Brief A: Lay out part of the rows as a Markdown table with the columns No. and Text, giving each line a number and leaving out blank lines. Begin at the line that has "List the notes" and stop at the last line of the rows.

Thickening dyneema rope to prevent clutch slipping

West Coast

Well-Known Member
Joined
23 Aug 2009
Messages
1,201
Location
Clyde
Visit site
I have 10mm dyneema halyard on my mainsail. This is slipping in the clutch when fully hoisted and tensioned so been looking up ways to cure this. Seems there are 2 options, thicken the core locally to the full hoist position, or fit external braid sleeve. For either option, where can I buy the additional core or external braid?

For those who have done this, thoughts on which way is better?

Cheers
 
I have a similar problem with a clutch on the main halyard. I think the easiest fix is to add a horn cleat after the clutch to wrap the halyard around. Alternatively some people have an additional clutch in series. (more expensive fix). I don't think an additional coat on the halyard will work out very well. (get fouled up) ol'will
 
Common problem, if the winch is spare - then leave the halyard on the winch, we do that with one of our halyards. Introduce a cheap 'V' cleat, or a cam cleat, and located above the clutch, its then a belt and braces solution - we have done this for a spinnaker halyard (as it allows a very quick drop - if you want). If you follow this route - we have found that the cleat positioned slightly out of line is useful - you need to consciously push the halyard into the cleat but the halyard does not lock into it 'accidentally' (when you are reefing or dropping at the end of the day). So - tension halyard, lock clutch, push halyard into 'V' clutch, release tension on winch - while holding halyard into 'V'. To release you need to re-tension the halyard to release the rope in the 'V' cleat - or be quite strong - depends how much tension the halyard was under. Cam cleats are a quicker and easier release - good for spinnaker

Putting a sleeve on will work (we have done this to manage abrasion - but you will need to sew the outer braid on and it might not fit into the clutch, as its now too big. It can be difficult to work the new outer braid onto the halyard - ideally you want it to be a good fit, being a good fit its too tight to work. Finding a cover is easy - simply strip 300mm from an appropriately sized bit of rope. For abrasion we used a dyneema sleeve (Nautilus Braids, NZ), which will not work (as mentioned) for your application as it is too slippery.

Brief B: Reproduce word for word the part of the dyneema halyard thread that begins at the words "Thickening dyneema rope" and stops after "or external braid?".

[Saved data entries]

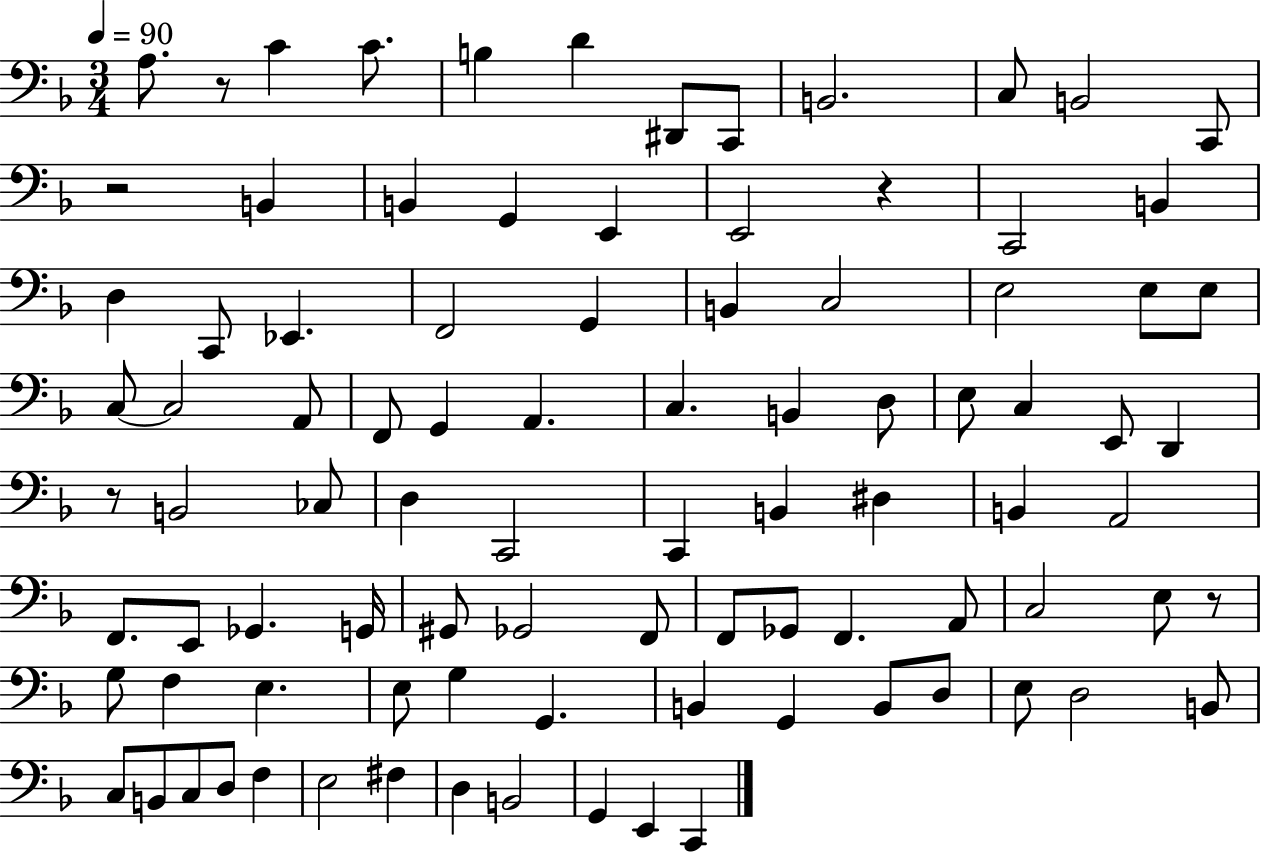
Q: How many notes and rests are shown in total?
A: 93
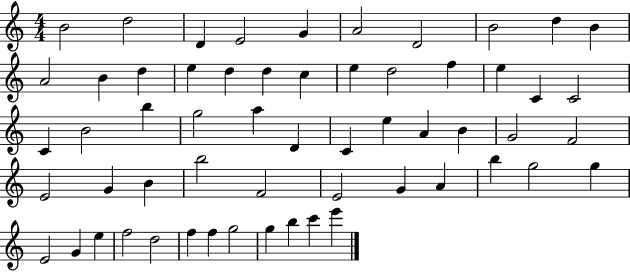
{
  \clef treble
  \numericTimeSignature
  \time 4/4
  \key c \major
  b'2 d''2 | d'4 e'2 g'4 | a'2 d'2 | b'2 d''4 b'4 | \break a'2 b'4 d''4 | e''4 d''4 d''4 c''4 | e''4 d''2 f''4 | e''4 c'4 c'2 | \break c'4 b'2 b''4 | g''2 a''4 d'4 | c'4 e''4 a'4 b'4 | g'2 f'2 | \break e'2 g'4 b'4 | b''2 f'2 | e'2 g'4 a'4 | b''4 g''2 g''4 | \break e'2 g'4 e''4 | f''2 d''2 | f''4 f''4 g''2 | g''4 b''4 c'''4 e'''4 | \break \bar "|."
}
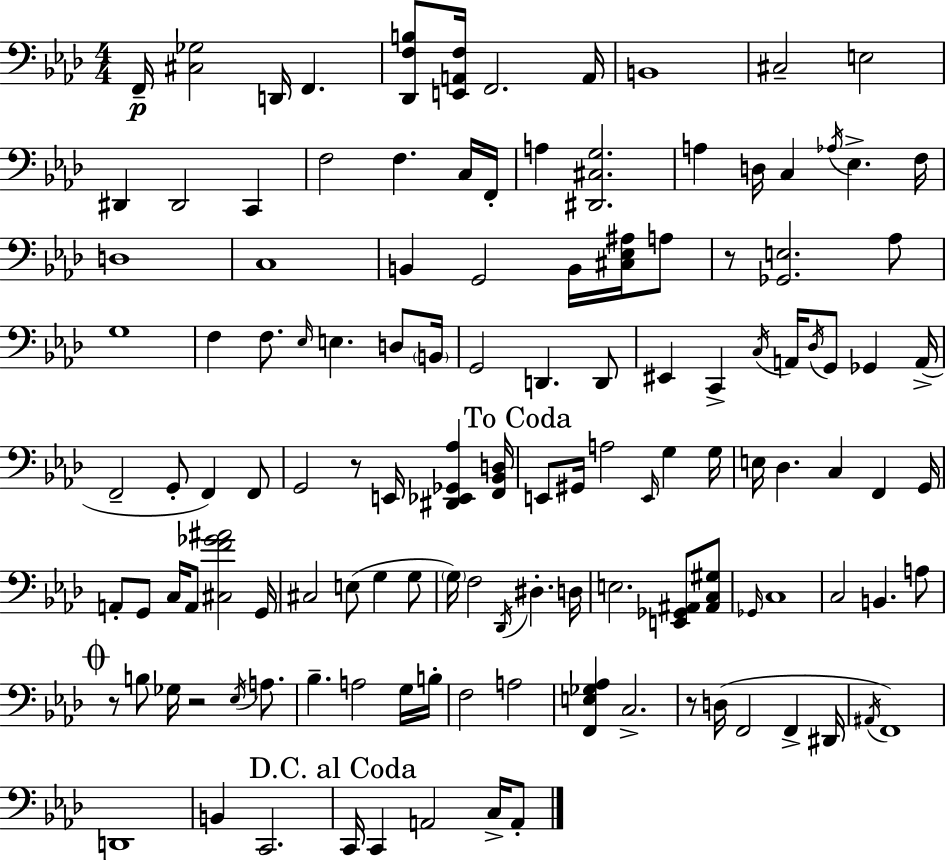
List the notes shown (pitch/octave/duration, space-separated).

F2/s [C#3,Gb3]/h D2/s F2/q. [Db2,F3,B3]/e [E2,A2,F3]/s F2/h. A2/s B2/w C#3/h E3/h D#2/q D#2/h C2/q F3/h F3/q. C3/s F2/s A3/q [D#2,C#3,G3]/h. A3/q D3/s C3/q Ab3/s Eb3/q. F3/s D3/w C3/w B2/q G2/h B2/s [C#3,Eb3,A#3]/s A3/e R/e [Gb2,E3]/h. Ab3/e G3/w F3/q F3/e. Eb3/s E3/q. D3/e B2/s G2/h D2/q. D2/e EIS2/q C2/q C3/s A2/s Db3/s G2/e Gb2/q A2/s F2/h G2/e F2/q F2/e G2/h R/e E2/s [D#2,Eb2,Gb2,Ab3]/q [F2,Bb2,D3]/s E2/e G#2/s A3/h E2/s G3/q G3/s E3/s Db3/q. C3/q F2/q G2/s A2/e G2/e C3/s A2/e [C#3,F4,Gb4,A#4]/h G2/s C#3/h E3/e G3/q G3/e G3/s F3/h Db2/s D#3/q. D3/s E3/h. [E2,Gb2,A#2]/e [A#2,C3,G#3]/e Gb2/s C3/w C3/h B2/q. A3/e R/e B3/e Gb3/s R/h Eb3/s A3/e. Bb3/q. A3/h G3/s B3/s F3/h A3/h [F2,E3,Gb3,Ab3]/q C3/h. R/e D3/s F2/h F2/q D#2/s A#2/s F2/w D2/w B2/q C2/h. C2/s C2/q A2/h C3/s A2/e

Final result A:
| No. | Text |
|---|---|
| 1 | List the notes shown (pitch/octave/duration, space-separated). |
| 2 | F2/s [C#3,Gb3]/h D2/s F2/q. [Db2,F3,B3]/e [E2,A2,F3]/s F2/h. A2/s B2/w C#3/h E3/h D#2/q D#2/h C2/q F3/h F3/q. C3/s F2/s A3/q [D#2,C#3,G3]/h. A3/q D3/s C3/q Ab3/s Eb3/q. F3/s D3/w C3/w B2/q G2/h B2/s [C#3,Eb3,A#3]/s A3/e R/e [Gb2,E3]/h. Ab3/e G3/w F3/q F3/e. Eb3/s E3/q. D3/e B2/s G2/h D2/q. D2/e EIS2/q C2/q C3/s A2/s Db3/s G2/e Gb2/q A2/s F2/h G2/e F2/q F2/e G2/h R/e E2/s [D#2,Eb2,Gb2,Ab3]/q [F2,Bb2,D3]/s E2/e G#2/s A3/h E2/s G3/q G3/s E3/s Db3/q. C3/q F2/q G2/s A2/e G2/e C3/s A2/e [C#3,F4,Gb4,A#4]/h G2/s C#3/h E3/e G3/q G3/e G3/s F3/h Db2/s D#3/q. D3/s E3/h. [E2,Gb2,A#2]/e [A#2,C3,G#3]/e Gb2/s C3/w C3/h B2/q. A3/e R/e B3/e Gb3/s R/h Eb3/s A3/e. Bb3/q. A3/h G3/s B3/s F3/h A3/h [F2,E3,Gb3,Ab3]/q C3/h. R/e D3/s F2/h F2/q D#2/s A#2/s F2/w D2/w B2/q C2/h. C2/s C2/q A2/h C3/s A2/e |

Final result B:
Thickening dyneema rope to prevent clutch slipping

West Coast

Well-Known Member
Joined
23 Aug 2009
Messages
1,201
Location
Clyde
Visit site
I have 10mm dyneema halyard on my mainsail. This is slipping in the clutch when fully hoisted and tensioned so been looking up ways to cure this. Seems there are 2 options, thicken the core locally to the full hoist position, or fit external braid sleeve. For either option, where can I buy the additional core or external braid?